Think about a small, AI-powered camera system designed to monitor inventory in a niche manufacturing facility, identifying specific components and reporting discrepancies in real-time. The hardware itself might be a modified off-the-shelf camera, a Raspberry Pi, and a custom enclosure. The AI is the secret sauce – a vision model trained with a small dataset to recognize those specific components, deployed efficiently. This isn't groundbreaking technology at a fundamental level, but it’s a high-value solution for that specific business, and they'll pay for it.
Another example could be an environmental sensor node, using AI to detect subtle changes in air quality or machine vibrations, predicting maintenance needs before they become critical failures. The hardware is cheap, but the predictive AI embedded within it saves companies thousands in downtime. You sell the service, the insights, the proactive alerts, enabled by your lean AI hardware product.

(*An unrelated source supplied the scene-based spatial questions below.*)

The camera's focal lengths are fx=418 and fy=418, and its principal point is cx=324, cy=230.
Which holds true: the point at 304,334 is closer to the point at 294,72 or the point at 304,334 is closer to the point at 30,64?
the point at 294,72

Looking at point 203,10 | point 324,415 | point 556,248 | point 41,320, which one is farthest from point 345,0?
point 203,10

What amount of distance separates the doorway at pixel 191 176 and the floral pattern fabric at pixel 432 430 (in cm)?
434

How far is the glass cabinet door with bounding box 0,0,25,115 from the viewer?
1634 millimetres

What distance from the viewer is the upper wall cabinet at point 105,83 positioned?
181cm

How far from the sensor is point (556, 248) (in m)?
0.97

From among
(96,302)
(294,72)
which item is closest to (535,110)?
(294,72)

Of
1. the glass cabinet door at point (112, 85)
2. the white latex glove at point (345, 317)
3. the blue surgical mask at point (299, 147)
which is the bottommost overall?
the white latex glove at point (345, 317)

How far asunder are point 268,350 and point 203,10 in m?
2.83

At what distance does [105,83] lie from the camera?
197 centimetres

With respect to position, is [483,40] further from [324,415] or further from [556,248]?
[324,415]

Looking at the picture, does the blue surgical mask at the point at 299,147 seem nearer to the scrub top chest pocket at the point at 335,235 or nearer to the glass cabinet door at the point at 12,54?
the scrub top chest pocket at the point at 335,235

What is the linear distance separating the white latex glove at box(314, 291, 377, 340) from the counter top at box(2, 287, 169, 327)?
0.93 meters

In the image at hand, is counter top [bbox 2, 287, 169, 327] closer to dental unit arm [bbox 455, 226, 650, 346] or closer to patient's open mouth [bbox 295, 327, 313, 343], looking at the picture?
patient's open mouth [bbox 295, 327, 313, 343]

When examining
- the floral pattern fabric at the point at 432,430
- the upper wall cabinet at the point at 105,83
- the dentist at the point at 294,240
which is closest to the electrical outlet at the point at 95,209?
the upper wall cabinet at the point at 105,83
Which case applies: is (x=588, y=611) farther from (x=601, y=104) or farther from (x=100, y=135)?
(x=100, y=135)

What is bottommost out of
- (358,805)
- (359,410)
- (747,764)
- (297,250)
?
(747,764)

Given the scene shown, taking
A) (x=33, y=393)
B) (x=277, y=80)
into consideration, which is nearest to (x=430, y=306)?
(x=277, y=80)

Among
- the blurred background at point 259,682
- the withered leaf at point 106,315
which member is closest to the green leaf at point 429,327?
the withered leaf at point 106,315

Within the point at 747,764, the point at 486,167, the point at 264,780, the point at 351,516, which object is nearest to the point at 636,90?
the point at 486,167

The goal here isn't to compete with Apple or Google on day one. It's to build sustainable businesses by focusing on niche markets, delivering tangible value, and generating revenue that fuels growth. It allows founders to fund their next iteration, hire their first team member, or invest in better tooling without sacrificing equity prematurely. It's a slower, more deliberate path to impact, perhaps, but it's also one that builds resilience and true market validation. I won't pretend it's easy – nothing worthwhile ever is. But it’s a path that offers more control, more certainty, and ultimately, a more durable foundation for long-term success in AI entrepreneurship. The future of AI hardware isn't just in the hands of the well-funded giants; it's also being shaped by the scrappy, ingenious founders who are proving that smart doesn't always mean expensive.